Sunday, April 10, 2005

WTO Dispute over online gambling

There has now been a result in a WTO dispute between Antigua and Barbuda and the United States regarding restrictions to online gambling. The two Caribbean countries brought the dispute against the United States because they claimed that its restrictions towards online gambling included in three pieces of legislation (the Wire Act, the Travel Act and the Illegal Gambling Business Act) went against their obligations in the General Agreement on Trade in Services (GATS). The case was also brought against legislations that regulate online gambling that exist in 8 different states (Colorado, Louisiana, Massachusetts, Minnesota, New Jersey, New York, South Dakota and Utah). It was argued that the United States could not impose blanket prohibitions against online gambling because it did allow distance-betting under some circumstances, and that the prohibitions established discrimination for foreign suppliers of services.

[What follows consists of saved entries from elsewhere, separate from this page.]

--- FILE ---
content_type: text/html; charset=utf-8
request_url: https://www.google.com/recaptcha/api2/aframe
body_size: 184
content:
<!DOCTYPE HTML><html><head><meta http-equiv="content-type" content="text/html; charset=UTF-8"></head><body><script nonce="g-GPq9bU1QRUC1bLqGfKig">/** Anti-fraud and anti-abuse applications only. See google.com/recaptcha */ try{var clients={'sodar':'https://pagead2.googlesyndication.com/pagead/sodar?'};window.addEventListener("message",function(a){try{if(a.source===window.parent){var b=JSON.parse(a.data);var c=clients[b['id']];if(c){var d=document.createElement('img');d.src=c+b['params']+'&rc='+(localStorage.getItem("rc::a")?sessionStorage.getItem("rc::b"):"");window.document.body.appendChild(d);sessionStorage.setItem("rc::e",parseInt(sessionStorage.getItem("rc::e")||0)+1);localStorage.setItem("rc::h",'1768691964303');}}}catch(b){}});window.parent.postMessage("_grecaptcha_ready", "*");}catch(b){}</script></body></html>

This is a very complex case that shows just why the international dispute settlement is so important for international trade. In the first instance of the dispute, the panel ruled against the United States. The Appellate Body has produced a ruling that is more favourable to the U.S. than the previous one, but it has still considered that the three federal acts mentioned are in violation of the country's responsibilities in GATS, and has recommended that the U.S. should take steps to comply with these. It seems like the legislation will have to be amended in some way. As this article points out, it is unlikely that the ruling will do anything to stop online gambling, the existing legislation is difficult to enforce.

The important question is, are Antigua and Barbuda in the song Kokomo?